In C, a function is allowed to be used only after (that is, later in the file than) its declaration. This differs from Java, which allows you to refer to later methods. When declaring helper functions, you can do one of a few things to deal with this:

  1. Just declare your helper function before the functions that use it.
  2. Write a function header earlier in the file, then the actual definition later in the file. The function header just describes the name and type of the function, much like an interface method in Java. For example:
            // A function header declares that such a function exists,
            // and will be implemented elsewhere.
            int helper(int x, int y);
    
            // Parameter names are optional in headers.
            int helper2(char*);
    
            void needsHelp() {
                // OK, because header precedes this point in file.
                helper(7, 8);
                helper2("hello");
            }
    
            int helper(int x, int y) {
                return x + y;
            }
    
            int helper2(char* str) {
                return 7;
            }
  3. If the functions would likely get used elsewhere, then put the header in a header file, which is a file ending in '.h' that contains only function headers (for related functions) and data type declarations. For example, if you added another general function (not just a helper function) for manipulating commands, it would be best to place a function header for it with the other function headers in command.h so that users of your command library can call it.

Header files are included (essentially programmatically copy-pasted) by the #include directive you often see at the tops of C source files.

Logistics

The project files have been added to your SVN directory for you -- to download them, simply do an update in your checked-out SVN directory.
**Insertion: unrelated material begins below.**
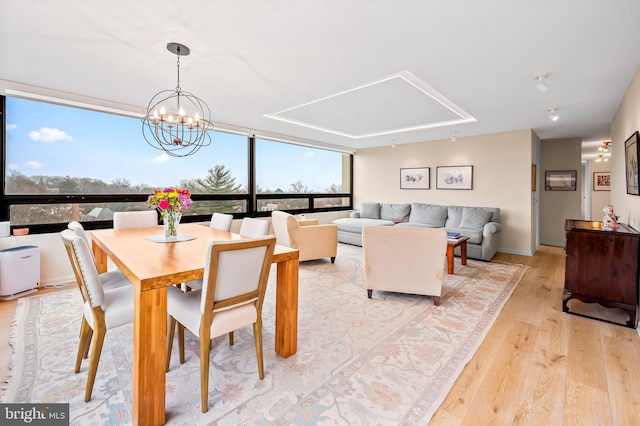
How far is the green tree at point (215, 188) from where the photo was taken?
5.21 m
Remember that you should be working on turing, not on your local machine. While it is possible that things work correctly on your local machine, if there are problems, I will not be able to effectively help you!

Before submitting, disable any diagnostic printing in command.c. Only command_print and command_show should print, as specified.

If working in a group, make sure both your names are in your command.c file. No need to submit two copies -- as long as one of you has submitted the final version to your SVN repository (and both names are on it), you will get credit for it.

Evaluation

Your project will be evaluated as follows:

Your library will be tested using a private suite of test inputs in addition to the test inputs provided with the starter code. You should extend command_test.c with your own large suite of test inputs and run under valgrind to help check that your code meets the specification and is free of memory safety violations. Your tests themselves will not be graded, but preparing and using them will help you ensure that your code is fully correct and efficient.

Acknowledgement

Thanks to Ben Wood for sharing the original version of this project!